Write down, word for word, the part of the CISA leak article starting with "How the Discovery" and going on through "private within hours.".

* Extract to read:
______________________________
Moreover, the leaked credentials might not have been limited to CISA's internal systems. Because CISA collaborates with other government agencies and private companies, some exposed keys could have provided access to shared platforms used in joint cybersecurity operations. The full scope of what could have been compromised will likely require weeks of forensic audit, but the incident already threatens to delay or disrupt critical threat-sharing initiatives.
How the Discovery Was Made
Mike Pearl, a security researcher who often hunts for exposed credentials on GitHub, came across the repository while scanning for common patterns. “I was shocked to see it belonged to CISA.gov,” he wrote in a public post. “Those keys were so clearly sensitive that I couldn't believe they weren't caught by any automated scanning.” Pearl immediately filed a responsible disclosure through CISA's bug bounty program, which is operated by the Department of Homeland Security. The agency acknowledged the report and made the repo private within hours.
But the damage is done. Repositories that were once public are cached, archived, and forked by countless users. Even after the repo goes private, any clones or downloads made before the fix persist indefinitely. CISA will have to rotate all affected credentials, notify partners, and investigate whether any unauthorized access occurred — a process that could cost millions of taxpayer dollars and consume weeks of staff time.
Is There a Deeper Problem?
______________________________
* Data segment:
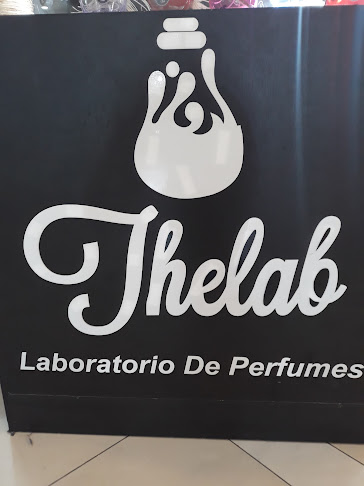 Thelab - Perfumería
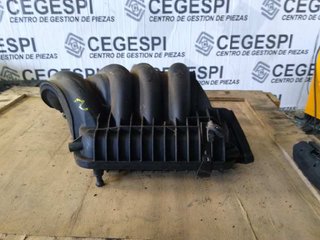 COLECTOR ADMISION Mercedes-Benz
______________________________
* Output for this exercise:
How the Discovery Was Made
Mike Pearl, a security researcher who often hunts for exposed credentials on GitHub, came across the repository while scanning for common patterns. “I was shocked to see it belonged to CISA.gov,” he wrote in a public post. “Those keys were so clearly sensitive that I couldn't believe they weren't caught by any automated scanning.” Pearl immediately filed a responsible disclosure through CISA's bug bounty program, which is operated by the Department of Homeland Security. The agency acknowledged the report and made the repo private within hours.